More comments are possible. Why in the report, where the word 'earnings' is in the title, is nothing written about net earnings? After all, this has also been researched. It is very interesting to dig through the 'memorandum on Uber taxi drivers' by the City of Amsterdam. This extensive memorandum juxtaposes the figures from Uber, FNV and Maastricht University and calculates the variables to a net calculation. In one calculation, FNV came up with monthly costs of 1,510 euros per month, where this FNV report, according to the memo, does not economically estimate the costs.

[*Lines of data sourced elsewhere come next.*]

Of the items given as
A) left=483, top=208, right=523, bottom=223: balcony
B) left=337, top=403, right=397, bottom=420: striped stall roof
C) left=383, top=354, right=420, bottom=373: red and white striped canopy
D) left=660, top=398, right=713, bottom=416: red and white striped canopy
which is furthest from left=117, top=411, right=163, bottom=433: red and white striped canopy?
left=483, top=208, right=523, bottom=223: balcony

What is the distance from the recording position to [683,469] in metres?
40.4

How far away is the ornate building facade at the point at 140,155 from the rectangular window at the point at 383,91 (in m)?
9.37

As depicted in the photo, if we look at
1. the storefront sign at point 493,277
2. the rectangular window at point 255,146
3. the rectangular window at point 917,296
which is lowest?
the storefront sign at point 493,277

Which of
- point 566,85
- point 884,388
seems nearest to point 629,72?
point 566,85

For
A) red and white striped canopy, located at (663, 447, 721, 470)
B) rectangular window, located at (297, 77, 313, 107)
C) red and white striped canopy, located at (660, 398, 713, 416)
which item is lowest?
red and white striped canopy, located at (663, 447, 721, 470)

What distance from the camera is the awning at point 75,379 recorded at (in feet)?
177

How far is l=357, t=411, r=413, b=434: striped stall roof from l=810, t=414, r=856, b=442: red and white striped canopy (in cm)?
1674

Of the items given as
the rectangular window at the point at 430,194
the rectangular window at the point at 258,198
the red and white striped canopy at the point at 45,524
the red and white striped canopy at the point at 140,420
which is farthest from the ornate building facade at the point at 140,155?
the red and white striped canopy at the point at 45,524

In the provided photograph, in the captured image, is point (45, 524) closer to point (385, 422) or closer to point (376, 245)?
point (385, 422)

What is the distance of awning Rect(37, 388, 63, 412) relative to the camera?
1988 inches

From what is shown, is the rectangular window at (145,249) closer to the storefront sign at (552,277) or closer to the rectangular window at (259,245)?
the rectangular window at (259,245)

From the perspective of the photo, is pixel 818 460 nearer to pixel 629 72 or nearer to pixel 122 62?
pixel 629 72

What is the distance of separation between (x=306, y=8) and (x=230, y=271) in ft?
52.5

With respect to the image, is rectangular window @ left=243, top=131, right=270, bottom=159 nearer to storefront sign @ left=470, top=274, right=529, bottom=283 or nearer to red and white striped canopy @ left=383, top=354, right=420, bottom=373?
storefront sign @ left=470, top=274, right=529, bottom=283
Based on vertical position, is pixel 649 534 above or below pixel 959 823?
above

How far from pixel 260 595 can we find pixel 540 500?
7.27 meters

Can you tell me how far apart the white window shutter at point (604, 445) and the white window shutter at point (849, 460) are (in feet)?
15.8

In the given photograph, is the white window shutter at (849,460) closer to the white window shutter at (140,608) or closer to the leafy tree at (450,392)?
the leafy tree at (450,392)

Source: https://openresearch.amsterdam/nl/page/85697/vergelijkingsonderzoek-inkomsten-uber-chauffeurs

Subtract that, plus a reservation for holiday, sickness, disability, pension and tax, from the gross monthly amount and you know what an Uber driver has left in the hand per month. Not fat, although the taxi collective agreement is not exactly lavish either.

The risk on the driver's shoulders

Furthermore, this research confirms that the risk of no work still lies with the driver. This can be clearly seen in the chart shown earlier showing gross earnings per driver per hour online.

Since a taxi driver has fixed costs per month (over 50% of the costs continue monthly, even if you are out of work), the net loss for drivers will be many times higher. In bad times, the fixed costs will have to be spread over fewer trips, putting a lot of pressure on the margin for the driver. The question is, however, to what extent this applies specifically to the driver who drives via Uber, or whether this is a problem for self-employed drivers in general. The risk will be greatest for a driver betting on 1 horse, although that is a basic rule that any entrepreneur will agree to.

How does this report contribute to the debate on platform work?

As you have read, there is much more information in this research report than the press release suggests. It is a thorough study, about which a very selective news release has been put out. For the discerning reader, it offers valuable insights that contribute to a richer debate.

It is remarkable that almost everyone responds to this press release without critically reading the study and the earlier research and notes. It is natural that the interpretation of variables and figures may lead to different insights and outcomes. That is fine, as long as you are not selective on the facts to support your own point of view.